President Joe Biden this week issued an executive order instructing his Department of Justice (DOJ) to phase out the federal government’s use of private prisons, returning to Obama-era policy that had been rescinded by the previous administration in the opening months of 2017. "This is a first step to stop corporations from profiting off of incarceration," Biden said according to CBS News.
But while this is a significant step toward racial equity, immigrant and racial justice advocates noted that the order didn’t include contracts with the abusive Immigration and Customs Enforcement (ICE) agency, which jails the vast majority of its detainees—80% of detained immigrants, according to United We Dream—in for-profit facilities operated by private prison profiteers like CoreCivic and GEO Group. Those too must end.
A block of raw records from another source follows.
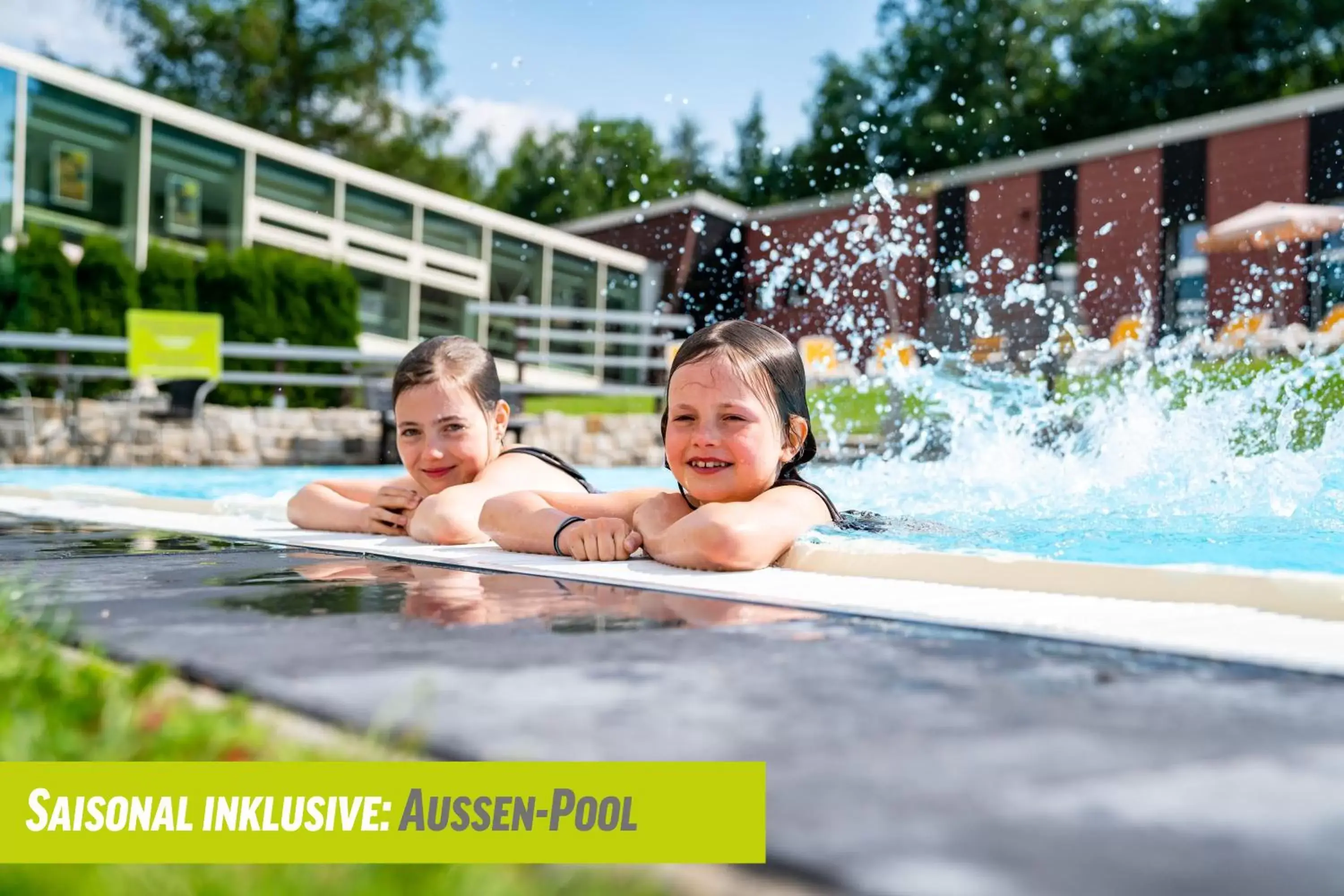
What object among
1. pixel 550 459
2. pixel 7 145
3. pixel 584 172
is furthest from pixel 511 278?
pixel 584 172

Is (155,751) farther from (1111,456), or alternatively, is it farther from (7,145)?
(7,145)

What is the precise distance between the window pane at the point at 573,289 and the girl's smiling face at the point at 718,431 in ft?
56.0

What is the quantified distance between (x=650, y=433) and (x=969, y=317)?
3.33m

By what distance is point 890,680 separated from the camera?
1.26 meters

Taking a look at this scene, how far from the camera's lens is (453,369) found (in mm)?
3281

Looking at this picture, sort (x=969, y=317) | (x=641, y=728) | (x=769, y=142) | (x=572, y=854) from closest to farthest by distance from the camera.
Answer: (x=572, y=854) < (x=641, y=728) < (x=969, y=317) < (x=769, y=142)

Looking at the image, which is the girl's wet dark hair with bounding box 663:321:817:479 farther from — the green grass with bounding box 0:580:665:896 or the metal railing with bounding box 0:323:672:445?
the metal railing with bounding box 0:323:672:445

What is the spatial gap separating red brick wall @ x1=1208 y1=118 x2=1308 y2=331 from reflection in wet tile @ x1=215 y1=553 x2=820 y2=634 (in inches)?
541

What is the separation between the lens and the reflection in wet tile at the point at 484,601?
1664 mm

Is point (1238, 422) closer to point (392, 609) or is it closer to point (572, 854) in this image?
point (392, 609)

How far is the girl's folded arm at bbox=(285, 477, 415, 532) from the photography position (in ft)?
11.2

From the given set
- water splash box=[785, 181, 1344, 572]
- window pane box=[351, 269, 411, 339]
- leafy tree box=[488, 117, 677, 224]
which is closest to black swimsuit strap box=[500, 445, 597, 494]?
water splash box=[785, 181, 1344, 572]

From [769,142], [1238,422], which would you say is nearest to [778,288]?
[1238,422]

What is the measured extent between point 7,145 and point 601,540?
11.6 m
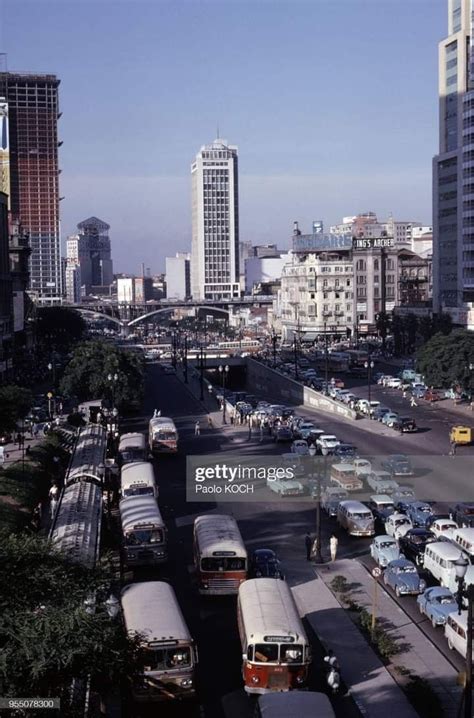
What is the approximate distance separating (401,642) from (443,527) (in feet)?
24.8

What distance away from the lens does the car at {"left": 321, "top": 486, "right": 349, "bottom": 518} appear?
1190 inches

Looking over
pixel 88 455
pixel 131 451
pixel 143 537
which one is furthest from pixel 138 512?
pixel 131 451

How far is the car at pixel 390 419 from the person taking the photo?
4897 cm

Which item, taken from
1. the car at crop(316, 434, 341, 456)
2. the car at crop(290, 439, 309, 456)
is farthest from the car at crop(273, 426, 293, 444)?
the car at crop(290, 439, 309, 456)

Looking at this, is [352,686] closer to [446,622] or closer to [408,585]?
[446,622]

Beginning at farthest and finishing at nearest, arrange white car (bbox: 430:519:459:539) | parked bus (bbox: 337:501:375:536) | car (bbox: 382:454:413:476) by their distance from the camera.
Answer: car (bbox: 382:454:413:476) → parked bus (bbox: 337:501:375:536) → white car (bbox: 430:519:459:539)

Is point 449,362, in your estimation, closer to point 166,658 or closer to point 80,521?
point 80,521

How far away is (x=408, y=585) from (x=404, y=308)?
85.1m

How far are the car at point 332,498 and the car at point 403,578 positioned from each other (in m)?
6.54

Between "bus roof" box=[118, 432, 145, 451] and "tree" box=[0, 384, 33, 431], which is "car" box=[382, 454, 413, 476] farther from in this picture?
"tree" box=[0, 384, 33, 431]

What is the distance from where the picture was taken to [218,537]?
22875mm

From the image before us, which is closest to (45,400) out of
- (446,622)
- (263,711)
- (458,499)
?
(458,499)

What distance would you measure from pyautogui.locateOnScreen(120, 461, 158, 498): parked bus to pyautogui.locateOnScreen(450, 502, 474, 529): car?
8.78 meters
Biden as a candidate pledged to end the federal government’s use of for-profit prisons, and acknowledged the need to end it when it comes to undocumented immigrants as well. “[H]e will make clear that the federal government should not use private facilities for any detention, including detention of undocumented immigrants,” the plan said. But while Politico reported following his order Tuesday that he was also considering expanding it to ICE, “he has no immediate plans to issue such an order,” the report said. In statements received by Daily Kos on Tuesday, advocates urged Biden to go all the way.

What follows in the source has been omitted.